Cena determinada pela espacialidade
Luciana Fávero e Gustavo Falcão em Garagem, montagem da Cia. Epigenia (Foto: Guga Melgar)
O esforço em aproveitar espaços não-convencionais é bem-vindo, tanto devido à defasagem entre a quantidade de montagens e o reduzido número de teatros no Rio de Janeiro quanto à tentativa de não permanecer atado tão-somente às salas institucionalizadas. Esse novo espetáculo da Cia. Epigenia está em cartaz numa área da garagem do shopping Rio Sul que serve de ambientação ao texto assinado pelo próprio diretor Gustavo Paso, centrado no cotidiano de um personagem que ao perder todo o seu patrimônio passa a morar numa vaga da garagem de seu prédio.

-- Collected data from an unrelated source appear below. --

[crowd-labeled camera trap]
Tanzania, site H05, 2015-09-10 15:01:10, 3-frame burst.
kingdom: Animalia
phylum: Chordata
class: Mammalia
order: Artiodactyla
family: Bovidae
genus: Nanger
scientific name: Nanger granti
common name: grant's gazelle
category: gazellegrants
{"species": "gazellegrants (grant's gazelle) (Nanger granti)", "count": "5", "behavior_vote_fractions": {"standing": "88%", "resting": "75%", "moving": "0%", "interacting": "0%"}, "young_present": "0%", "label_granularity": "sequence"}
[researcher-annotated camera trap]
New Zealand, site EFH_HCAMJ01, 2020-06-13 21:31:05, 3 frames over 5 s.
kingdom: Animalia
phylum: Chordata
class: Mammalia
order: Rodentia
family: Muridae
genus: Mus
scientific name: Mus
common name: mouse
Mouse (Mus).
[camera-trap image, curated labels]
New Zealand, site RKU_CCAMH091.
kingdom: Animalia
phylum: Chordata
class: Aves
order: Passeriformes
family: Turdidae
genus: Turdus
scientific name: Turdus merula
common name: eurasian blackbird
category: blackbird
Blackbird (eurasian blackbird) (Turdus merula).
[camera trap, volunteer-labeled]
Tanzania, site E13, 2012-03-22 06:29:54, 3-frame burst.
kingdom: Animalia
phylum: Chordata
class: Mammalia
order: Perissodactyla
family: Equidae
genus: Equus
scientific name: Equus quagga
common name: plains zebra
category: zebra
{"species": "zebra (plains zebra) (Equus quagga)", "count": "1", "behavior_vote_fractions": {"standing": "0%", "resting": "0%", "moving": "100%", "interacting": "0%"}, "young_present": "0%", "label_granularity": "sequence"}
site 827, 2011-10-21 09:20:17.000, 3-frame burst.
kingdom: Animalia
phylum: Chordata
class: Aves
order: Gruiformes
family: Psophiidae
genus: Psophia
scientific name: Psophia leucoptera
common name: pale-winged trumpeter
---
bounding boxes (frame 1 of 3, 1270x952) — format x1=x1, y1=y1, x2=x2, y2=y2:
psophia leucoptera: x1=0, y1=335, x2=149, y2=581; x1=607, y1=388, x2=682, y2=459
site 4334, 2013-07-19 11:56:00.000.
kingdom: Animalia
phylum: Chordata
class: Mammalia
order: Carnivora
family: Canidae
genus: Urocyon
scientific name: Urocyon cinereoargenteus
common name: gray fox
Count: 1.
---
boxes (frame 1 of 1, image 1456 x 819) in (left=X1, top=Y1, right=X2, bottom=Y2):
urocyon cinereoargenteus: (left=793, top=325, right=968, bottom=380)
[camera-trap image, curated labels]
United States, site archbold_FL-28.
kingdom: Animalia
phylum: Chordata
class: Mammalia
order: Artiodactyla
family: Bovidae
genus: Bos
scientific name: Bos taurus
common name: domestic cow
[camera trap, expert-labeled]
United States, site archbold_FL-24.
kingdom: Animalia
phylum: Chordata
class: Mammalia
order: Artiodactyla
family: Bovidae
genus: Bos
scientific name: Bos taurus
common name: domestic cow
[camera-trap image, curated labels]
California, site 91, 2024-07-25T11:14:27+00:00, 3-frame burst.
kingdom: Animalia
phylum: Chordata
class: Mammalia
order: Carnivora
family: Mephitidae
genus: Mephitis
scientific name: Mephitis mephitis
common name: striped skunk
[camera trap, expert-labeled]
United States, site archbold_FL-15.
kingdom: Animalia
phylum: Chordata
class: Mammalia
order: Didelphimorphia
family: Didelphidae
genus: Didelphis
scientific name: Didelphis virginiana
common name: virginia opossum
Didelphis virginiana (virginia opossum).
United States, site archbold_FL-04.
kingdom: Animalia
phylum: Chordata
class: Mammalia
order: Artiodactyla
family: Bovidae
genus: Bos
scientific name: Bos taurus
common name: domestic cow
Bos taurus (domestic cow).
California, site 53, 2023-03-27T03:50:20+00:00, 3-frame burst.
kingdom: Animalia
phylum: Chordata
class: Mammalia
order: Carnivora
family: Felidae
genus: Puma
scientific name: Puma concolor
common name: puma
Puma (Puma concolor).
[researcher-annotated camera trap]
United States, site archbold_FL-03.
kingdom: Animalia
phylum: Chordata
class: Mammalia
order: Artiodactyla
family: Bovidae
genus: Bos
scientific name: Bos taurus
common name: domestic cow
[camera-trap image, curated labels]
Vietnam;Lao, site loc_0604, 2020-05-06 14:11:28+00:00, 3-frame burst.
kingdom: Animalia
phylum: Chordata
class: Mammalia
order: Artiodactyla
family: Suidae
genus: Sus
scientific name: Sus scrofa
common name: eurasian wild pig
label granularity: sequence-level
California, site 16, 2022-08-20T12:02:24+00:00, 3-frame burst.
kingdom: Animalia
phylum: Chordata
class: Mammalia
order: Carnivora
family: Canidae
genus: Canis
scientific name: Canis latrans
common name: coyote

Paso rompe com uma perspectiva tradicionalmente cenográfica. Ao invés de reconstituir a atmosfera da garagem numa sala de teatro, realiza a montagem numa garagem de fato – mesmo que os espaços não sejam idênticos. Afinal, a garagem do shopping evoca a de um prédio residencial. No entanto, ao se apropriar de uma área comercial, de livre trânsito (os espectadores assistem à encenação numa parte isolada, inacessível aos frequentadores do shopping), Gustavo Paso potencializa a discussão sobre a fronteira entre o público e o privado, delimitação tênue nos dias de hoje.
Em parceria com Teca Fichinski (também encarregada dos figurinos), Paso reproduz a movimentação incessante de uma garagem e ambienta determinadas cenas não só na vaga ocupada pelo morador como dentro de carros. Na iluminação, Paulo César Medeiros faz bom uso dos abajures incumbidos da luz natural da garagem, utilizando-os, vez por outra, para particularizar instantes mais intimistas e complementa com refletores localizados nas laterais e no fundo do espaço. As projeções se justificam apenas ocasionalmente como recurso.
Na dramaturgia, Gustavo Paso investe numa transição bem perceptível. De início, apresenta os diversos tipos – os moradores do prédio que gravitam ao redor do protagonista – e como cada um lida com a circunstância inusitada de ter um vizinho instalado na garagem. Aos poucos, o autor concentra o foco no personagem principal e transita da bem-humorada observação das mazelas do dia-a-dia para uma abordagem mais adensada. Paso não alcança equilíbrio nessa estrutura, especialmente na primeira metade, episódica demais. E há cenas que se alongam para além do tempo necessário, o que torna o espetáculo esgarçado.
O excesso de personagens, nem sempre muito desenvolvidos, limita, em certa medida, as possibilidades interpretativas dos atores. Independentemente do texto, porém, alguns se mostram imaturos em cena. No elenco, cabe destacar os trabalhos de Felipe Miguel (responsável pela trilha sonora com André Poyart), que se desdobra nos papéis do adolescente e do ladrão, revelando apreciável espontaneidade no primeiro, Luciana Fávero, apesar da passagem do embate com o ex-marido destoar do conjunto, e, principalmente, Gustavo Falcão, que reage com precisão às contracenas, e Luiz Carlos Miele, que dimensiona de forma concreta o drama do personagem através de uma fala repleta de imagens. As restrições não anulam o valor de Garagem, montagem que representa um avanço da Cia. Epigenia.